**EXERCISE DETAILS**:
Pictures aside, return all of the records exactly as they stand.

[Stored items]
···

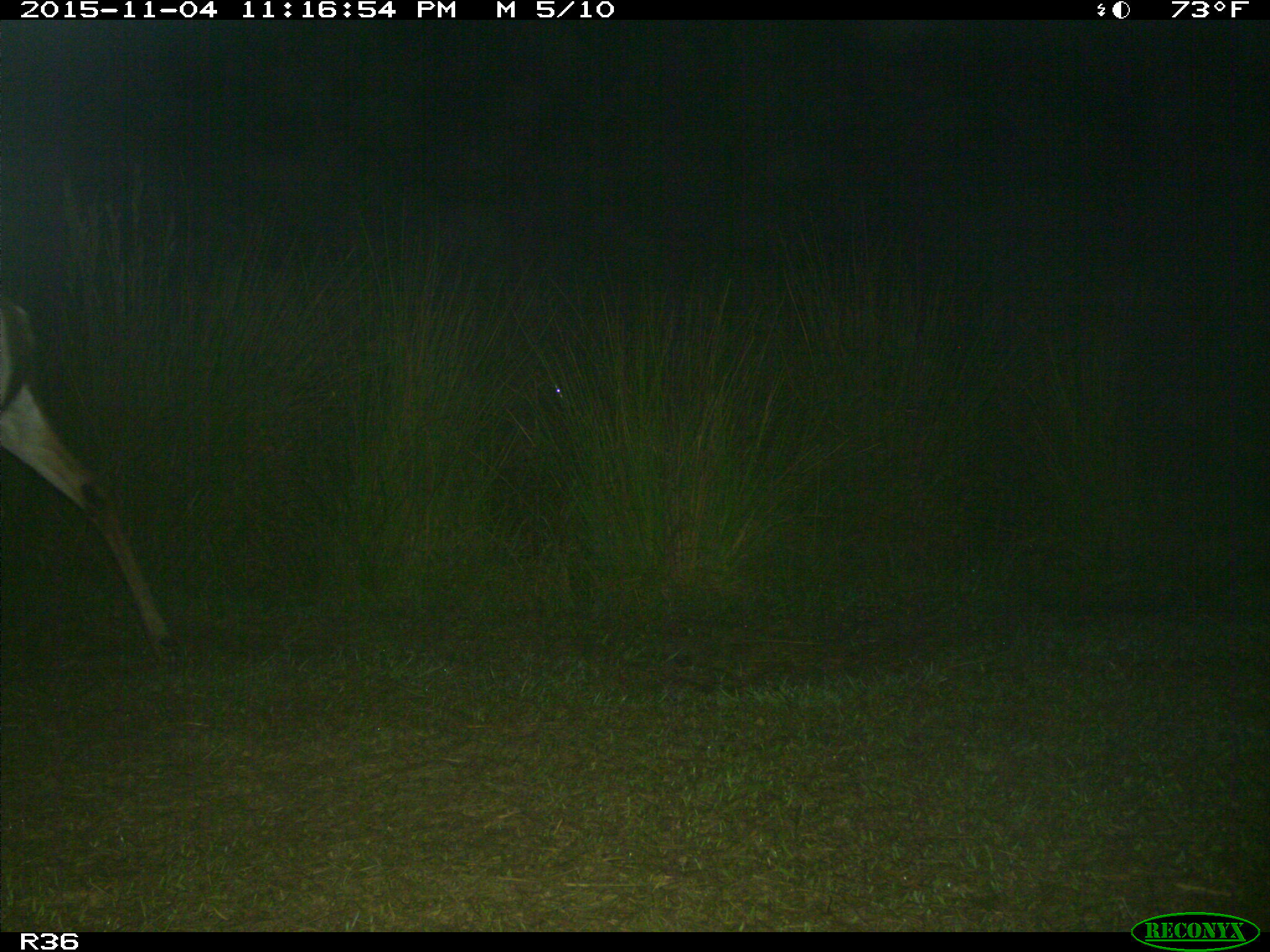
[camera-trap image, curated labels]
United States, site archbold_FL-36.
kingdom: Animalia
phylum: Chordata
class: Mammalia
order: Artiodactyla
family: Cervidae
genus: Odocoileus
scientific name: Odocoileus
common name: deer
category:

···

**YOUR RESPONSE**:
[camera-trap image, curated labels]
United States, site archbold_FL-36.
kingdom: Animalia
phylum: Chordata
class: Mammalia
order: Artiodactyla
family: Cervidae
genus: Odocoileus
scientific name: Odocoileus
common name: deer
category:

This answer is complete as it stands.